Recently, we at Alexander Babbage have been reviewing ROI that shopping centers can reap when they invest in research. Today, we are looking at how shopping centers are using big data to increase their bargaining power.
For years now, retailers have used online sales, member programs and credit card transactions to build sophisticated customer files By combining that information with traditional trade areas, they can determine where their brick-and-mortar stores are going to thrive and make site selections decisions with a higher level of confidence. It’s put developers at a disadvantage because they don’t have a traditional “customer’—a shopper file with key metrics including frequency of visits or dwell time.
With big data and tools like TruTrade™, developers have access to this information not only for their own shoppers but for their competitors’ centers, too. The ability to compare frequency, spend, and where the shoppers are actually coming from with competing developments allows the pendulum to swing back in the developers’ favor.

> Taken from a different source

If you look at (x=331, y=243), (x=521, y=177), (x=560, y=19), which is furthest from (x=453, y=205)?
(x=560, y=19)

What we’re seeing today is that data is an arms race. Retailers have bulked up on customer data, which benefits developers most when there are limited new properties coming to market—something we all saw between 2010 and 2015. But with a lot more development and redevelopment in the marketplace right now, there is more gross leasable area (GLA) coming to market. The smart developers are the ones stocking up on their own arms—in this case, their own data analytics—to put themselves on a level playing field with retailers and to ensure that they are pricing their space correctly. This gets deals done and maximizes their return on investment—not just their investment in research, but their investment in the property as a whole.
Stop bluffing and invest in big data—your deal-making will be better for it.